The author describes the kindergarten classroom of Molly Mansel in Néw Orleans.

 

“Mansel’s students started taking tests just three weeks into the 2014–15 school year. They began with a state-required early childhood exam in August, which covered everything from basic math to letter identification. Mansel estimates that it took between four and five weeks for the teachers to test all 58 kindergarten students—and that was with the help of the prekindergarten team. The test requires an adult to sit individually with each student, reading questions and asking them to perform various tasks. The test is 11 pages long and “it’s very time-consuming,” according to Mansel, who is 24 and in her third year of teaching (her first in kindergarten).

 

The rest of the demanding testing schedule involves repeated administrations of two different school-mandated tests. The first, Measures of Academic Progress, or MAP, is used to measure how students are doing compared with their peers nationally—and to evaluate teachers’ performance. The students take the test in both reading and math three times a year. They have about an hour to complete the test, and slower test takers are pulled from class to finish.

 

The second test, called Strategic Teaching and Evaluation of Progress, or STEP, is a literacy assessment that measures and ranks children’s progress as they learn letters, words, sentences, and, eventually, how to read. Mansel gives the test individually to students four times throughout the year. It takes several days to administer as Mansel progresses through a series of tasks: asking the students to write their names, to point to uppercase and lowercase versions of letters, and to identify words that rhyme, for example.

 

Although more informal, the students also take about four quizzes per week in writing, English, math, science, and social studies. The school’s other kindergarten teacher designs most of the quizzes, which might ask students to draw a picture describing what they learned, or write about it in a journal.

 

“By the end of the school year, Mansel estimates that she’ll have lost about 95 hours of class time to test administration—a number inconceivable to her when she reflects on her own kindergarten experience. She doesn’t remember taking any tests at all until she was in at least second grade. And she’s probably right.”

 

Whoever made this happen should be arrested for child abuse and theft of childhood.

Rick Hess has a fresh idea about Arne Duncan’s perspective on the reauthorization of No Child Left Behind: he likes things just the way they are. For him, the best of all possible outcomes is the status quo. When the Obama administration controlled both houses of Congress, there was no interest in revising NCLB, even though it was due to be reauthorized in 2007.
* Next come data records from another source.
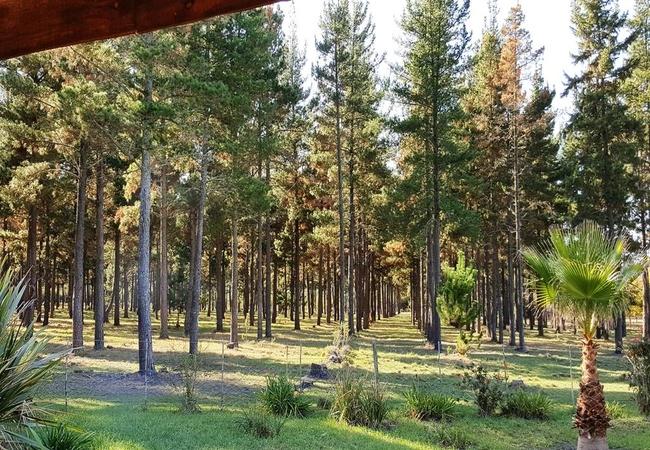 Honey Badger Forest Cottage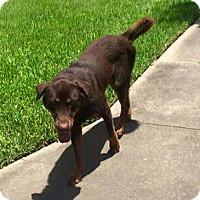 Adopt A Pet :: Sam - Bedminster, NJ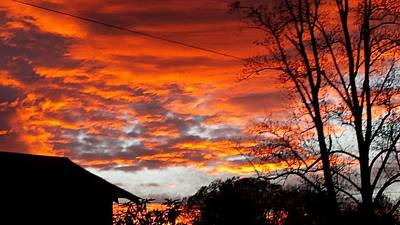 Photograph - Late Autumn Sunset by Deb Martin-Webster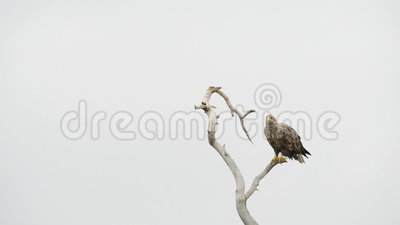 White-tailed eagle (Haliaeetus albicilla). On tree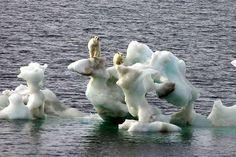 ¿Sabías que? la temperatura global y el nivel de los mares aumentaron de forma más acelerada,durante el último siglo.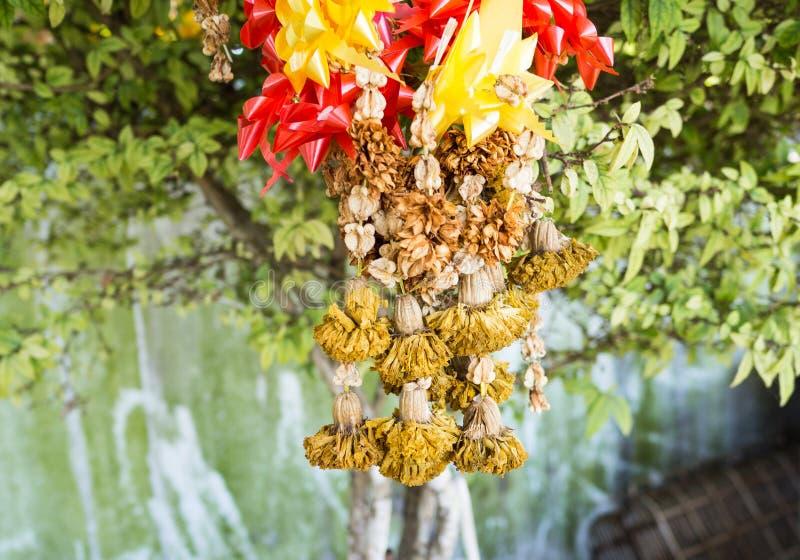 A festão da flor murchada imagens de stock royalty free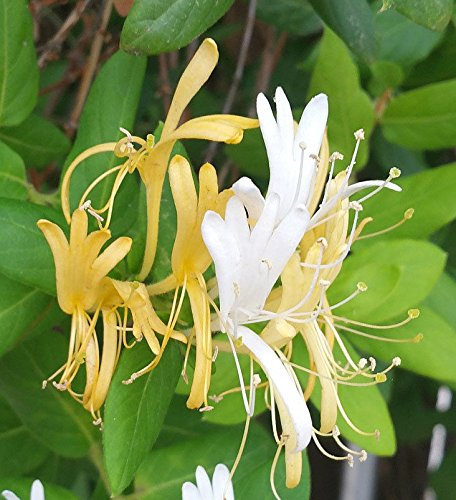 Hall's Japanese Honeysuckle Vine Plant, Lonicera Japonica Rooted Vines - 4 inch Pot Plant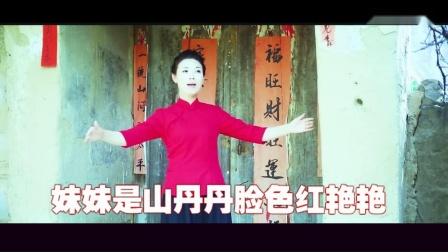 妹妹爱上庄稼汉(演唱)凤凤 消声伴奏 福厚合成.mpg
Duncan has used federal waivers to rewrite the law to suit his wishes. Congress did not object when he twisted states’ arms (sorry for that bad metaphor; states don’t have arms) to adopt the Common Core, to evaluate teachers by test scores, and to whatever else struck his fancy. Why should he want Congress to pass a law that might restrict his power to the National Czar of schools?

Hess reprints an imaginary interview he wrote in 2011 with a Republican Secretary of Education who uses her vast powers to impose vouchers, a moment of silence, require abstinence education, require states to allow for-profit charters, and restrict collective bargaining. She is, of course, immensely grateful to Arne Duncan for showing how the Secretary can rewrite the law without turning to Congress.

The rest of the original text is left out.